Although artificial intelligence has excelled in areas such as programming and content creation, new research shows that it still falls short when it comes to complex historical questions. A study recently presented at the NeurIPS conference showed that even the most advanced large language models (LLMs) struggled to perform well on a test of historical knowledge.
Test Results
The study, led by a team at the Austrian Institute for Complex Science (CSH), aimed to test the performance of three top large language models (LLMs) – OpenAI’s GPT-4, Meta’s Llama, and Google’s Gemini – on historical questions. The research team developed a benchmark tool called “Hist-LLM” that tests the correctness of answers against the Seshat Global History Database, a massive database of historical knowledge named after the ancient Egyptian goddess of wisdom. The results showed that even the best-performing GPT-4 Turbo model had an accuracy rate of only 46%, which is not much higher than random guessing.
Maria del Rio-Chanona, an associate professor of computer science at University College London and co-author of the paper, said the main conclusion of the study is that while LLMs are impressive, they still lack a deep understanding of advanced historical knowledge. These models perform well on basic historical facts, but still fail when faced with more complex, doctoral-level historical research.
Test Examples
The researchers shared some examples of historical questions that LLMs answered incorrectly. For example, when asked whether scale armor existed in ancient Egypt at a certain time, GPT-4 Turbo gave a positive answer, but in fact, this technology did not appear in Egypt until 1,500 years later. Del Rio-Chanona explained that LLMs perform poorly on technical historical questions, perhaps because they tend to infer from very prominent historical data and have difficulty retrieving less popular historical knowledge.
In another example, the researchers asked GPT-4 whether ancient Egypt had a professional standing army at a certain historical period. The correct answer is no, but the LLM incorrectly answered “yes”. Del Rio-Chanona believes this may be because there is more public information about other ancient empires (such as Persia) having standing armies, while there is less information about ancient Egypt. If the AI is repeatedly told A and B, and C is only mentioned once, when the AI is asked about C, the AI may only remember A and B and try to infer from them.

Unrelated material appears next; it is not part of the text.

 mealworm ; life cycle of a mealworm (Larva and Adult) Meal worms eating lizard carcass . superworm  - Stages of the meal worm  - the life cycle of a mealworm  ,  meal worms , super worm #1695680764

The study also found that the OpenAI and Llama models performed worse in regions such as sub-Saharan Africa, suggesting that their training data may be biased. Peter Turchin, research director of the Complexity Science Center (CSH), said that this finding shows that AI cannot yet replace human experts in certain professional fields. However, the research team remains optimistic about the prospects for the application of AI in historical research, and they are improving the test benchmark in order to help develop better models.
Summary
Nevertheless, the researchers are optimistic about the prospects of LLMs in assisting historical research in the future. They are improving the benchmarking tools by incorporating more data from underrepresented regions and adding more complex questions. The paper concludes: “Overall, while our results highlight areas for improvement in LLMs, they also underscore the potential of these models for historical research.”

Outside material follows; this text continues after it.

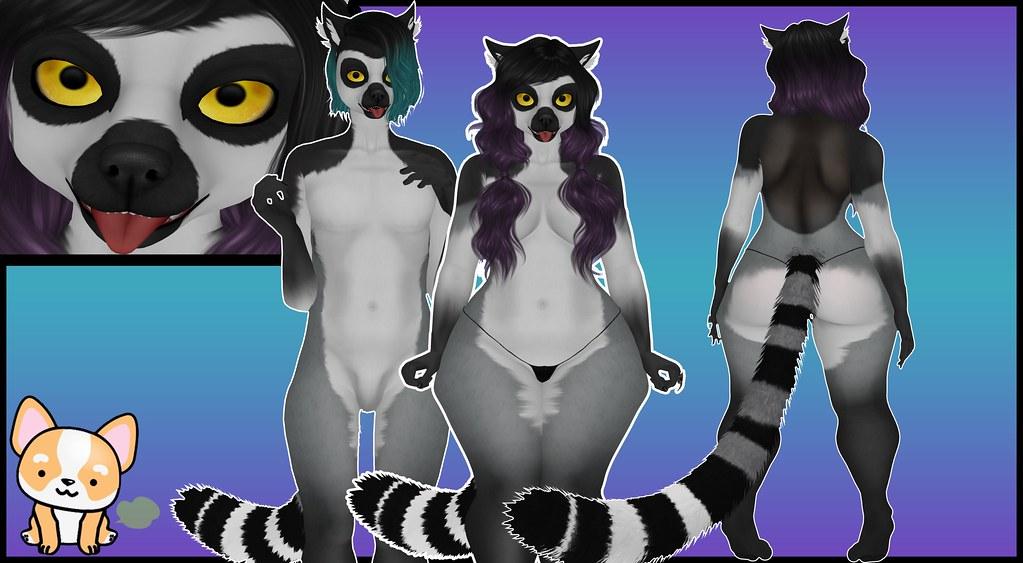 Corgi Poots - Ring-tail lemur - TeleportHub.com Live!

The key to this research is the design of the test, which is not only to test the performance of AI, but also to make everyone aware of the limitations of AI models in knowledge acquisition. Research users should view these models as information processing tools rather than fully dependent sources of knowledge. In order to obtain more accurate answers, it is better to provide AI with reliable data rather than relying solely on its built-in knowledge. Current AI systems have obvious gaps in factual accuracy and urgently need to be improved.